**Texto de la página:**

/---

Aquel juguete olvidado

Se tienen convincentes explicaciones sobre la presencia, en el mundo de los juguetes, de los osos de trapo o de peluche, los perros de goma, los caballos de madera y otros animales para jugar. Cada uno de ellos responde a una función afectiva que ya ha sido bien ilustrada. El niño que se acuesta con su oso de trapo o de peluche, está en su perfecto derecho de ignorar por qué lo hace. Nosotros lo sabemos, más o menos. Él le procura aquel calor y aquella protección que el padre y la madre no pueden asegurarle, en aquel momento, con su contacto físico. El caballito-balancín tiene que ver con la atracción por la caballería, y de alguna manera, al menos antiguamente, con la orientación hacia la vida militar.

 Pero, tal vez, para explicar satisfactoriamente la relación entre el niño y el animalito de juguete, hace falta ir mucho más atrás. Hasta los tiempos lejanos en que el hombre domesticó los primeros animales, y aparecieron, en torno al refugio de la tribu familiar, los primeros cachorros que crecieron en la compañía de los niños. Más atrás aún, en las profundidades del totemismo, cuando no sólo el niño, sino toda la familia y la tribu entera, tenían un animal protector y benefactor, que consideraban como su antepasado y del que tomaban el nombre.

\---

**Líneas registradas:**
/---

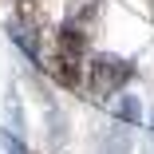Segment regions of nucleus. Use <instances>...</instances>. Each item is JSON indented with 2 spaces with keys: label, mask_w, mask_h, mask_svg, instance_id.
<instances>
[{
  "label": "nucleus",
  "mask_w": 154,
  "mask_h": 154,
  "mask_svg": "<svg viewBox=\"0 0 154 154\" xmlns=\"http://www.w3.org/2000/svg\"><path fill=\"white\" fill-rule=\"evenodd\" d=\"M4 150H8V154H28V146H24L20 134H4Z\"/></svg>",
  "instance_id": "nucleus-3"
},
{
  "label": "nucleus",
  "mask_w": 154,
  "mask_h": 154,
  "mask_svg": "<svg viewBox=\"0 0 154 154\" xmlns=\"http://www.w3.org/2000/svg\"><path fill=\"white\" fill-rule=\"evenodd\" d=\"M87 32H79L75 20H67L63 28L55 32V51H51V75L67 87H79L83 83V71H87Z\"/></svg>",
  "instance_id": "nucleus-1"
},
{
  "label": "nucleus",
  "mask_w": 154,
  "mask_h": 154,
  "mask_svg": "<svg viewBox=\"0 0 154 154\" xmlns=\"http://www.w3.org/2000/svg\"><path fill=\"white\" fill-rule=\"evenodd\" d=\"M134 59H122V55H91L87 59V71H83V91L87 99H111L119 95L122 87L134 79Z\"/></svg>",
  "instance_id": "nucleus-2"
}]
</instances>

\---

Reproduce completo y sin ningún cambio el texto sobre los animales de juguete, título incluido. Las líneas no son necesarias.

Aquel juguete olvidado

Se tienen convincentes explicaciones sobre la presencia, en el mundo de los juguetes, de los osos de trapo o de peluche, los perros de goma, los caballos de madera y otros animales para jugar. Cada uno de ellos responde a una función afectiva que ya ha sido bien ilustrada. El niño que se acuesta con su oso de trapo o de peluche, está en su perfecto derecho de ignorar por qué lo hace. Nosotros lo sabemos, más o menos. Él le procura aquel calor y aquella protección que el padre y la madre no pueden asegurarle, en aquel momento, con su contacto físico. El caballito-balancín tiene que ver con la atracción por la caballería, y de alguna manera, al menos antiguamente, con la orientación hacia la vida militar.

 Pero, tal vez, para explicar satisfactoriamente la relación entre el niño y el animalito de juguete, hace falta ir mucho más atrás. Hasta los tiempos lejanos en que el hombre domesticó los primeros animales, y aparecieron, en torno al refugio de la tribu familiar, los primeros cachorros que crecieron en la compañía de los niños. Más atrás aún, en las profundidades del totemismo, cuando no sólo el niño, sino toda la familia y la tribu entera, tenían un animal protector y benefactor, que consideraban como su antepasado y del que tomaban el nombre.